▶ _TEXT BLOCK_
* begin *
I spent a lot of time reflecting. I thought about what I was doing right and wrong as a husband, uncle, brother, and son. I thought about my watch collecting, my EDC gear, and what I had accomplished in life versus what I still wanted to accomplish.

When it came to watch collecting, I decided I had let it go too far. I sold off a large portion of my collection and made a commitment that I would not allow it to grow beyond nine watches again. I also realized I had spent too much time kicking rocks over what I wanted as a daily watch.

At the beginning of 2026, I kept two dive watches, two GMTs, a GADA watch, a field watch, and a few chronographs. I spent the first six months of the year testing them out as daily watches and eventually decided that a GMT was the best fit for my life.

That decision sent me down another rabbit hole. I tried a Certina, a Seiko 5 Sports GMT, a Seiko Field GMT, a Citizen Eco-Drive GMT, a Mido, a Timex, a Tissot, and a Seiko Presage GMT.

Every one of those watches was great, and I do not think anyone would be disappointed spending their money on them. During that process, however, I realized a few things. First, I had grown tired of rotating bezels. Second, I wanted something on the smaller side, ideally 40 mm or under. Finally, while I believe quartz watches are the best option for most people due to their accuracy, durability, and lower maintenance requirements, I still enjoy a good mechanical watch.
* end *
▶ _AIM 1_
Can you output the rows from the start of the records through the line containing "which item is closest", inclusive, as a Markdown table with columns Row and Line text? Skip blank lines and leave the pictures out.

[Visual spatial reasoning rows]
* begin *
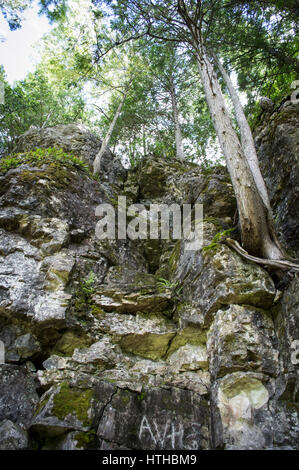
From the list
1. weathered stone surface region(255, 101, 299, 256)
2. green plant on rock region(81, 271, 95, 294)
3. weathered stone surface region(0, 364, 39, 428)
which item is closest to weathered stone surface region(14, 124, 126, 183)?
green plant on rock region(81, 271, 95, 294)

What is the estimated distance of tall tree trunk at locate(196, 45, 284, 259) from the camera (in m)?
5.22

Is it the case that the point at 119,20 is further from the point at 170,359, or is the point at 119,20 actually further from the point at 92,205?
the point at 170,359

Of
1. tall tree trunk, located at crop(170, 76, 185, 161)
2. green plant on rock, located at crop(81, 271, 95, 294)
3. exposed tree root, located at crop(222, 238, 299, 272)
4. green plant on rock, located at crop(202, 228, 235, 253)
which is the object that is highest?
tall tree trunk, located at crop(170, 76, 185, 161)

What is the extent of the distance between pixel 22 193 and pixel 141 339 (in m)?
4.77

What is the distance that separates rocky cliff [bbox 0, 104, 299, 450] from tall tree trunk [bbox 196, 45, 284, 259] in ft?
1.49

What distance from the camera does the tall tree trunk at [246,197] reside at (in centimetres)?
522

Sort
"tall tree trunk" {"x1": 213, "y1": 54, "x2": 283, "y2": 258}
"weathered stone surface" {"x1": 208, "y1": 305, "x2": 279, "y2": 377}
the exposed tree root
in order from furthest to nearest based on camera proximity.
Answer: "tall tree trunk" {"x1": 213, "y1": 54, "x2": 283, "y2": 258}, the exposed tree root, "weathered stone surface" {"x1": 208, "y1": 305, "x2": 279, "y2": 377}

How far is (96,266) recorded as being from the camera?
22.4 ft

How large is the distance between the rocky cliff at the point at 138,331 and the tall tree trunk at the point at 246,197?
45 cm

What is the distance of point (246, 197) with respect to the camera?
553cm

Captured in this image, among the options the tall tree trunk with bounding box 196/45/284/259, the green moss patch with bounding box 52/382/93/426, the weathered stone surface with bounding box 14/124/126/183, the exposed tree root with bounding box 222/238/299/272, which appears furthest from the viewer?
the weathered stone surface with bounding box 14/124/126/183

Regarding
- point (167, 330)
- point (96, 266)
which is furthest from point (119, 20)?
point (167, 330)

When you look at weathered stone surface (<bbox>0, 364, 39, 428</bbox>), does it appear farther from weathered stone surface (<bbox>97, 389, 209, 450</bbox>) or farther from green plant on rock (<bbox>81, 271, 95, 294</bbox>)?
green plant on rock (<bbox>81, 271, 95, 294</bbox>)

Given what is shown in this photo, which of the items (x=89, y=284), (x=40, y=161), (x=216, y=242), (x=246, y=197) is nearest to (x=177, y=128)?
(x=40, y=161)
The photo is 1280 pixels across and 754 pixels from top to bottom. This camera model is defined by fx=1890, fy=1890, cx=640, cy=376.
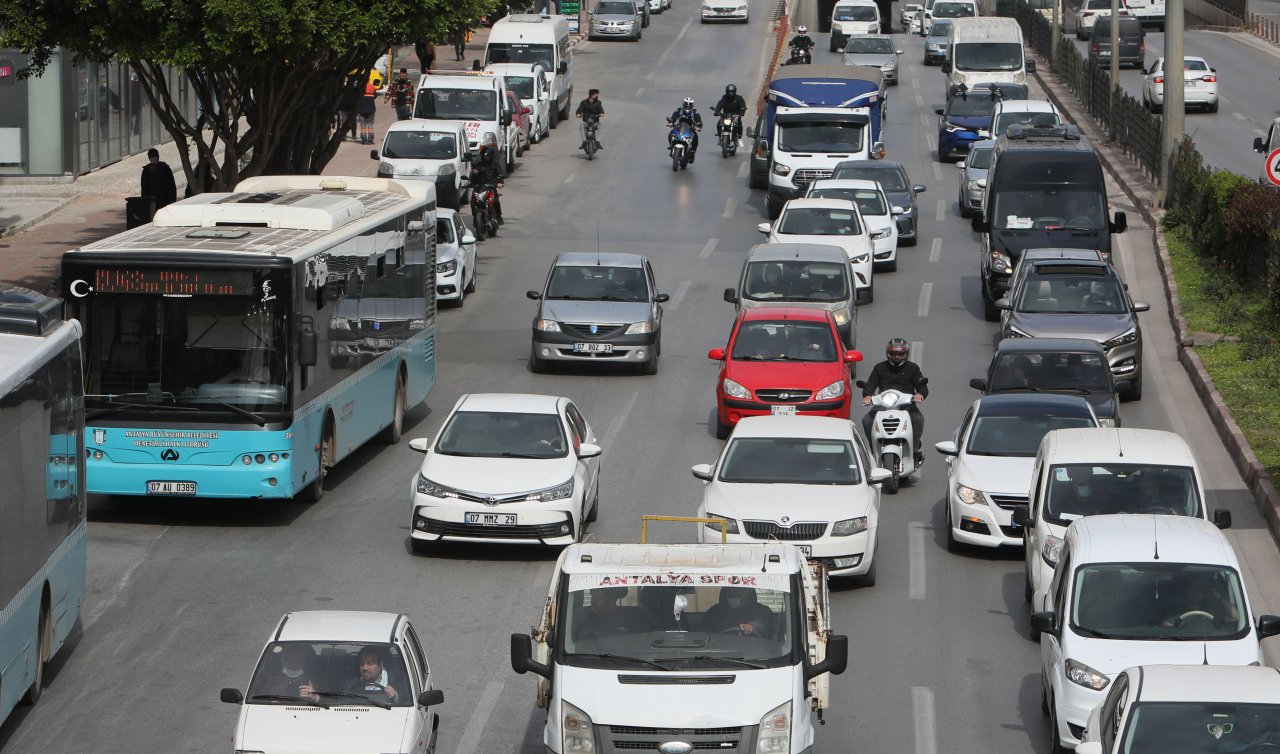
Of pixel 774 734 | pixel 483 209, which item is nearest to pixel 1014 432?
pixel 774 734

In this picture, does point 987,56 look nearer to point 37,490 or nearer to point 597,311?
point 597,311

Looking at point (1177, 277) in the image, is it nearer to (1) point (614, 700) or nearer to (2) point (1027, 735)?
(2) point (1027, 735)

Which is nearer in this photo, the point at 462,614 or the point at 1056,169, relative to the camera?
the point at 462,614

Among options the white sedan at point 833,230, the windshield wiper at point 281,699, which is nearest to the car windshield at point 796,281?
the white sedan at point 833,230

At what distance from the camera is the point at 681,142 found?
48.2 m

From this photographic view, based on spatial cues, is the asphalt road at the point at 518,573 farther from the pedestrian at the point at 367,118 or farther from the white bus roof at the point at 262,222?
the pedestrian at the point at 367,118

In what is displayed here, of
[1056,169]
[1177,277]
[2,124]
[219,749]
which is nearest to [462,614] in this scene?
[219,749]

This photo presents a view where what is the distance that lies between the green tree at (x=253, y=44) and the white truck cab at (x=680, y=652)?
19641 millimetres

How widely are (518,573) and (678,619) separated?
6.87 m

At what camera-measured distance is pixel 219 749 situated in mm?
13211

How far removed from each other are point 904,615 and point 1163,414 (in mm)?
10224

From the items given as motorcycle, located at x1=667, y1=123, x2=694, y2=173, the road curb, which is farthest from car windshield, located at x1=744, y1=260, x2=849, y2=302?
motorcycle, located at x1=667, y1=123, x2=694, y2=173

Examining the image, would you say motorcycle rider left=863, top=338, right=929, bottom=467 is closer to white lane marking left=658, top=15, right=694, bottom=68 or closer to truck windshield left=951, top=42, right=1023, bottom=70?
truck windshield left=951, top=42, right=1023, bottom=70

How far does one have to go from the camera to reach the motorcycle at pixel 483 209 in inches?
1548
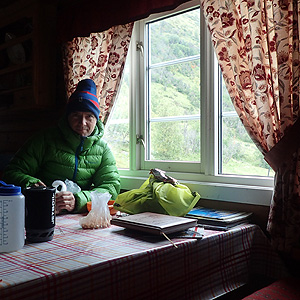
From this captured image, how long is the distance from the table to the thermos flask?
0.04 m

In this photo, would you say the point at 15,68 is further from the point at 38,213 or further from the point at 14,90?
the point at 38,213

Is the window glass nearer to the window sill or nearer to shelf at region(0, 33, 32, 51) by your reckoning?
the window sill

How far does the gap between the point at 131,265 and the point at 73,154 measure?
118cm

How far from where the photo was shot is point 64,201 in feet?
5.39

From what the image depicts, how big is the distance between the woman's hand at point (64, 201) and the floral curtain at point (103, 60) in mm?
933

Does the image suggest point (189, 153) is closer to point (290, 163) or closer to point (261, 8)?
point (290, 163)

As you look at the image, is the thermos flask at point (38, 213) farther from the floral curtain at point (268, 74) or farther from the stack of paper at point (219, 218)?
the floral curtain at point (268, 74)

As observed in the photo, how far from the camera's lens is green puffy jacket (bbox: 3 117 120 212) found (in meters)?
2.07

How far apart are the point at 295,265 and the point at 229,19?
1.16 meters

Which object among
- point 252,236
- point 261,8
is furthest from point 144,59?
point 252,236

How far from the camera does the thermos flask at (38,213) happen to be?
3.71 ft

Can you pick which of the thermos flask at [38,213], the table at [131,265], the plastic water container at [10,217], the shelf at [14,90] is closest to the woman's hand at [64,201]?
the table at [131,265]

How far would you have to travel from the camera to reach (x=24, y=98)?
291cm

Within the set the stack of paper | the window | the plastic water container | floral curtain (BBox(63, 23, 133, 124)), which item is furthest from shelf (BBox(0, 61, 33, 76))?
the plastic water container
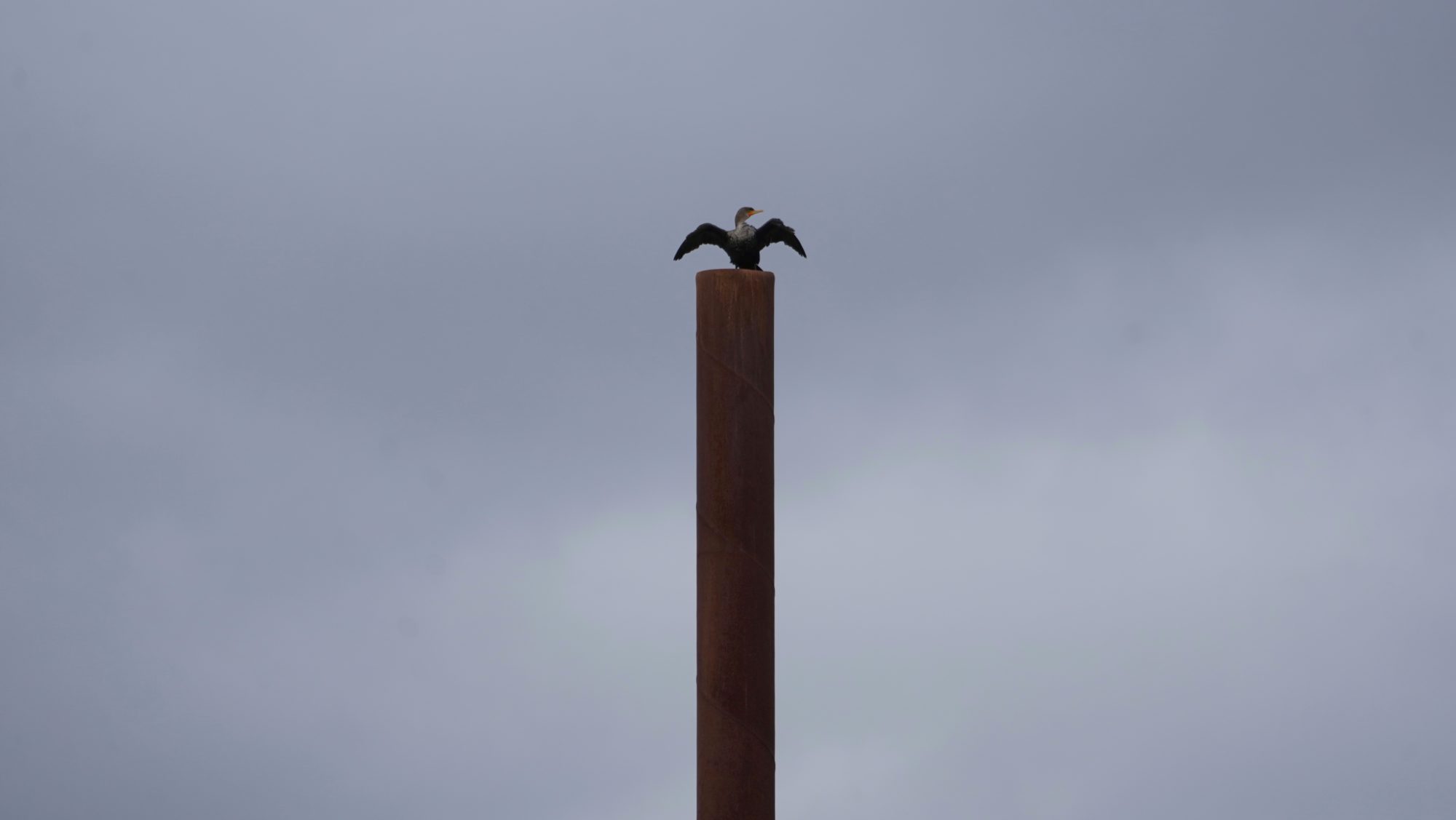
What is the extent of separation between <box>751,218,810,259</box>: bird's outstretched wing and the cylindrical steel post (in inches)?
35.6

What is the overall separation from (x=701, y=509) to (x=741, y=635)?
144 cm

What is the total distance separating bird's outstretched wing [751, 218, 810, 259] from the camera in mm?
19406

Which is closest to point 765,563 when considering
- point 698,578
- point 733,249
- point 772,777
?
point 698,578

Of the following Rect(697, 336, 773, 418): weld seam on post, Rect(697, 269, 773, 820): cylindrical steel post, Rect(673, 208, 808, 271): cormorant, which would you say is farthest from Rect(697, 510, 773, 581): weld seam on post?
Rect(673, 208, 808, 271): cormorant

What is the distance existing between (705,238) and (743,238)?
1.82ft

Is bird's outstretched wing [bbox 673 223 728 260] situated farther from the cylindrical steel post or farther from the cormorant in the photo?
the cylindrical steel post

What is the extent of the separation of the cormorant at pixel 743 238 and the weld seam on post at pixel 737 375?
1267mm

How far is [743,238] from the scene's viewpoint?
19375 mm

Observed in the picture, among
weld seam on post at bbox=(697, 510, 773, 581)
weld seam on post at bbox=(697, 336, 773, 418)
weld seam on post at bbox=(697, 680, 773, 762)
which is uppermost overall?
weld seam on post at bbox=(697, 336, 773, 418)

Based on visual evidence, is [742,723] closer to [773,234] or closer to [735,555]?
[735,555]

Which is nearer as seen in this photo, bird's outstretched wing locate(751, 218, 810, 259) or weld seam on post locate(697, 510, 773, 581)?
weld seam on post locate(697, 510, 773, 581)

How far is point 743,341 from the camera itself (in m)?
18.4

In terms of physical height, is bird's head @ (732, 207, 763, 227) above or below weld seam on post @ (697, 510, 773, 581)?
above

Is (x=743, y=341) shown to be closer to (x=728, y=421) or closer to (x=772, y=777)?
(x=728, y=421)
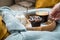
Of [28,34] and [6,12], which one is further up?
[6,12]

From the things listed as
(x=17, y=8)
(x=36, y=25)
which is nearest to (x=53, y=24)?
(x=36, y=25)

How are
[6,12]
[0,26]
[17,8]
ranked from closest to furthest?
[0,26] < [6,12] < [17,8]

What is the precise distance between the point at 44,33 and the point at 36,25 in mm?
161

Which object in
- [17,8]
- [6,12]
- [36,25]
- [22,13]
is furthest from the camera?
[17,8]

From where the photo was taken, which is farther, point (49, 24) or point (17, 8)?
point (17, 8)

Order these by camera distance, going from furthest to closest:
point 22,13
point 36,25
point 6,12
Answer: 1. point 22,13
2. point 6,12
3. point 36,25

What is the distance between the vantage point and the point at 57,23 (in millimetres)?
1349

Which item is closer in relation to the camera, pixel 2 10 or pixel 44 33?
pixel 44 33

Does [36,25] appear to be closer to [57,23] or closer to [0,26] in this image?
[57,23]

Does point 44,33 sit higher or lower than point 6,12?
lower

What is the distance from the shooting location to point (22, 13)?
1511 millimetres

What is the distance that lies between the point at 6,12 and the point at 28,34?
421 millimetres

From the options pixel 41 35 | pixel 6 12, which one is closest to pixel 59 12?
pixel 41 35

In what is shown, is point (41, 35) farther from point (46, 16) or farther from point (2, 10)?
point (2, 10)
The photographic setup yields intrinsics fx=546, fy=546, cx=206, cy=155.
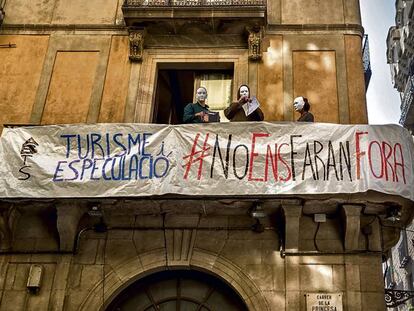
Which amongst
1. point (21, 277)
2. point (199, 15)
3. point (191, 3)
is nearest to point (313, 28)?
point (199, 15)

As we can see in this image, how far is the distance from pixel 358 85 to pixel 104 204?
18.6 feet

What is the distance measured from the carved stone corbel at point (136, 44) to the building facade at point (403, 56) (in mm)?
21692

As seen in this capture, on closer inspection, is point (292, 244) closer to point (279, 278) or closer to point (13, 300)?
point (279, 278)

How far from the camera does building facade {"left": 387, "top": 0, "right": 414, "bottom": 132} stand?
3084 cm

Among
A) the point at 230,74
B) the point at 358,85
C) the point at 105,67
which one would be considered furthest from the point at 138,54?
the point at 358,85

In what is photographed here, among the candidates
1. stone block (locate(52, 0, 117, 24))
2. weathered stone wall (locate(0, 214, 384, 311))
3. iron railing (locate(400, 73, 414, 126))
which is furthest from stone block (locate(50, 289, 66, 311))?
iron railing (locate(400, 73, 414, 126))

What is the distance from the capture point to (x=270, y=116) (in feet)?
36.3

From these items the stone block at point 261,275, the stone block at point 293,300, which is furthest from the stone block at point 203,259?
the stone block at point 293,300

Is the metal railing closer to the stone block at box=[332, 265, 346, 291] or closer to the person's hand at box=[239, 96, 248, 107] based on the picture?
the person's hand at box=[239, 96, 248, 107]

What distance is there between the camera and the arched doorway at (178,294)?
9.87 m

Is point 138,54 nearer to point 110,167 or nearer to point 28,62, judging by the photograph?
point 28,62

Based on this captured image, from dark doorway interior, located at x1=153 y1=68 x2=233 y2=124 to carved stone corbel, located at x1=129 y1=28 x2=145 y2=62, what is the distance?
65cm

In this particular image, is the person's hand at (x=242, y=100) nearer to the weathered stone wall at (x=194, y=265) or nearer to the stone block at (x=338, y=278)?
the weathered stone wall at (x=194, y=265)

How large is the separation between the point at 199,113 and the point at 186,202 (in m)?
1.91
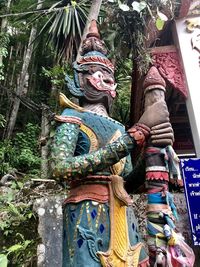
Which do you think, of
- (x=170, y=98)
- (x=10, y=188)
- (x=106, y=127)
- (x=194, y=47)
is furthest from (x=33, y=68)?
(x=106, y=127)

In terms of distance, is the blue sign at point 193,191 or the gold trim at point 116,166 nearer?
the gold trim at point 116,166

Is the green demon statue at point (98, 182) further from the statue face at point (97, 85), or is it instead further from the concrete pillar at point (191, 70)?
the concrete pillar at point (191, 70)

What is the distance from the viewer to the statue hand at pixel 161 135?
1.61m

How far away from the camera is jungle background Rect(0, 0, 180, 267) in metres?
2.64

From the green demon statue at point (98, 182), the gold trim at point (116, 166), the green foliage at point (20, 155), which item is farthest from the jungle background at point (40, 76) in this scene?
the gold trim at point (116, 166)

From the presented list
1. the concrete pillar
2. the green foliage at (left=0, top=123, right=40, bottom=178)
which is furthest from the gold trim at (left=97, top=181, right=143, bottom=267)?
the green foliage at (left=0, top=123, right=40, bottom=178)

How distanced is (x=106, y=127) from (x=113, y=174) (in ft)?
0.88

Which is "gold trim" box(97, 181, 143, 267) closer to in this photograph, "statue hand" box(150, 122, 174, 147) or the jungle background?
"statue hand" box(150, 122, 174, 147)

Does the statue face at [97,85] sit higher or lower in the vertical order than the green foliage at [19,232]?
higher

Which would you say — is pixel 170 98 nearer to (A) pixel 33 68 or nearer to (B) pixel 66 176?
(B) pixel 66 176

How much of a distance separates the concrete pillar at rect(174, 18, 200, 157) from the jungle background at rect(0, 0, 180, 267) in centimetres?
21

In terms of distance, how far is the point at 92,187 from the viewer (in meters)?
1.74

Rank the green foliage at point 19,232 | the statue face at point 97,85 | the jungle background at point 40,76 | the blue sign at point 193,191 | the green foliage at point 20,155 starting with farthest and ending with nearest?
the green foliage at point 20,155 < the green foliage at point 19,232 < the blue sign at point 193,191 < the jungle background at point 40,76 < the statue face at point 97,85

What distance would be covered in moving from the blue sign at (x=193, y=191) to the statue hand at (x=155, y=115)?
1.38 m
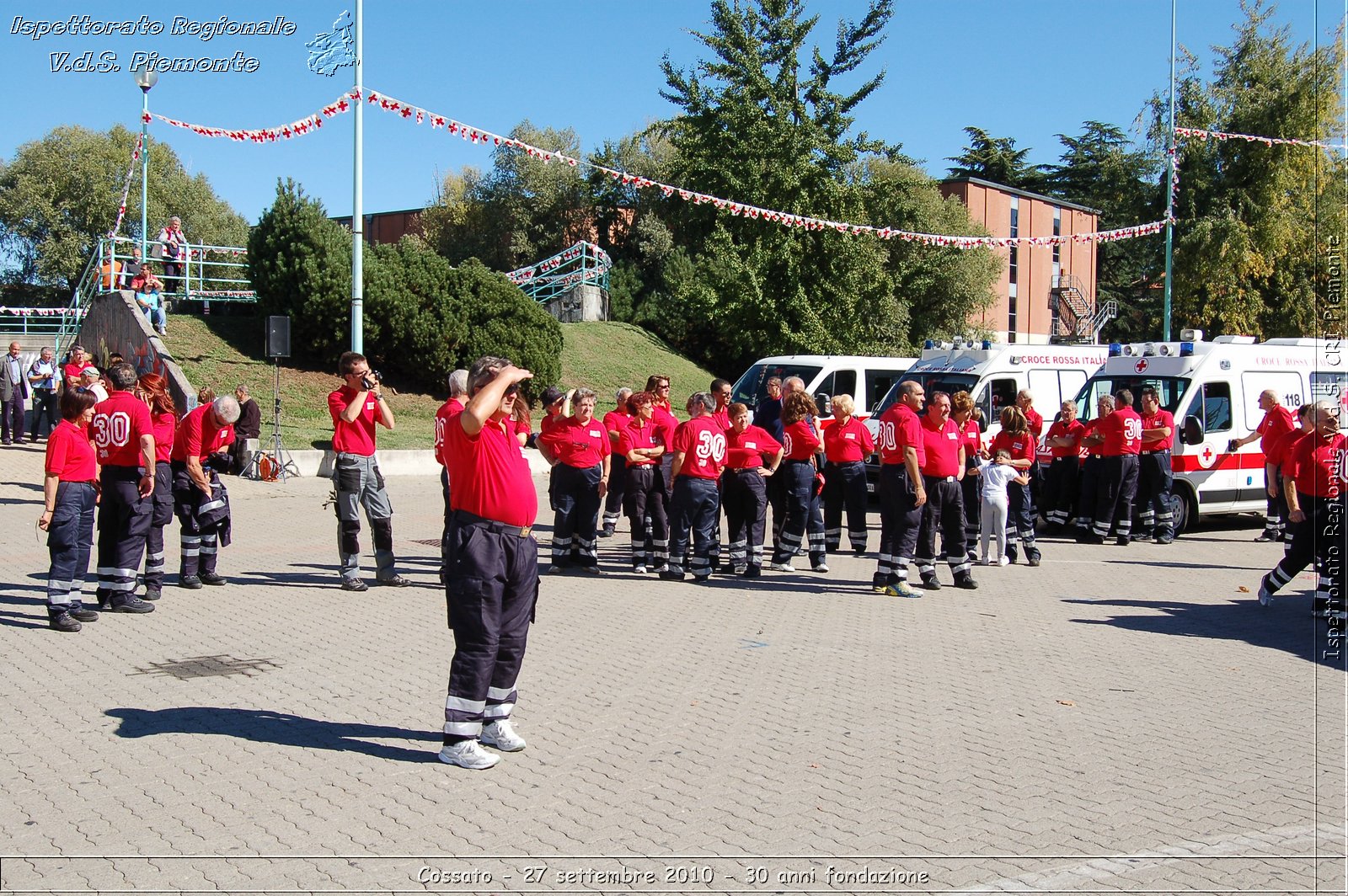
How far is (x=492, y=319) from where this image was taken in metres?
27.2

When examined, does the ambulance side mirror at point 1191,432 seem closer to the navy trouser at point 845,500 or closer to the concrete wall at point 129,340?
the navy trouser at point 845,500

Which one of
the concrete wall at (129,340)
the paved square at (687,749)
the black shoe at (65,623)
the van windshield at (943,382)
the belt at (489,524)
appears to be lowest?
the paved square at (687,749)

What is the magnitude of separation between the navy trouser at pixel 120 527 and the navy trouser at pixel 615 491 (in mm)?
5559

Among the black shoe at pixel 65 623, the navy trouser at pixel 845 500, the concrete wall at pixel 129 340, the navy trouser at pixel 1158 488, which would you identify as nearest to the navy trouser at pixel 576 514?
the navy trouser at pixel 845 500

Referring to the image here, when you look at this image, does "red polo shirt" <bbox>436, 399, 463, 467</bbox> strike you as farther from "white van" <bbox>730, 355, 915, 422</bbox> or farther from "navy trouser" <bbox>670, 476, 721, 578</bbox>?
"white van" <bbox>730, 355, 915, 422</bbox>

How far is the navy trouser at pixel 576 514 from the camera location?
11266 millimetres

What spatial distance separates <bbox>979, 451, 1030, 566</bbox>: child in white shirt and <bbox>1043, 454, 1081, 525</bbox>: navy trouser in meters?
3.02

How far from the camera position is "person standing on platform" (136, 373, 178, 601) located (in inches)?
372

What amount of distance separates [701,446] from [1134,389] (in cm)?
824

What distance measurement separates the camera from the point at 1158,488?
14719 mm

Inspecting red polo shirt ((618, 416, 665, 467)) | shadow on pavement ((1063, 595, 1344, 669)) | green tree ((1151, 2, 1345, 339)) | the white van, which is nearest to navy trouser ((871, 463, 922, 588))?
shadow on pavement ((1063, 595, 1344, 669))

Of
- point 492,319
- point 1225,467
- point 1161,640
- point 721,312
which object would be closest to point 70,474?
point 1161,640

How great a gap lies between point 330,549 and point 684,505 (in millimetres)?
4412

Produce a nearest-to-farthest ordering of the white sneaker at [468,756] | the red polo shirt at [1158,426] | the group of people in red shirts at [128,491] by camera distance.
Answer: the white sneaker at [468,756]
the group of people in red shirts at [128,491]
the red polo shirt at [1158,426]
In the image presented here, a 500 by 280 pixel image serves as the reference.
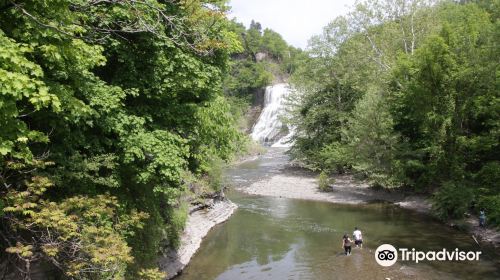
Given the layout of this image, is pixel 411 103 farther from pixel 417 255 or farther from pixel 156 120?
* end *
▶ _AIM 2_
Could you echo the watch-collecting text between "At the beginning" and "Seiko Presage GMT.", inclusive?

▶ _EXERCISE RESULT 1_
| Row | Line text |
|---|---|
| 1 | From the list |
| 2 | 1. weathered stone surface region(255, 101, 299, 256) |
| 3 | 2. green plant on rock region(81, 271, 95, 294) |
| 4 | 3. weathered stone surface region(0, 364, 39, 428) |
| 5 | which item is closest to weathered stone surface region(14, 124, 126, 183)? |

▶ _EXERCISE RESULT 2_
At the beginning of 2026, I kept two dive watches, two GMTs, a GADA watch, a field watch, and a few chronographs. I spent the first six months of the year testing them out as daily watches and eventually decided that a GMT was the best fit for my life.

That decision sent me down another rabbit hole. I tried a Certina, a Seiko 5 Sports GMT, a Seiko Field GMT, a Citizen Eco-Drive GMT, a Mido, a Timex, a Tissot, and a Seiko Presage GMT.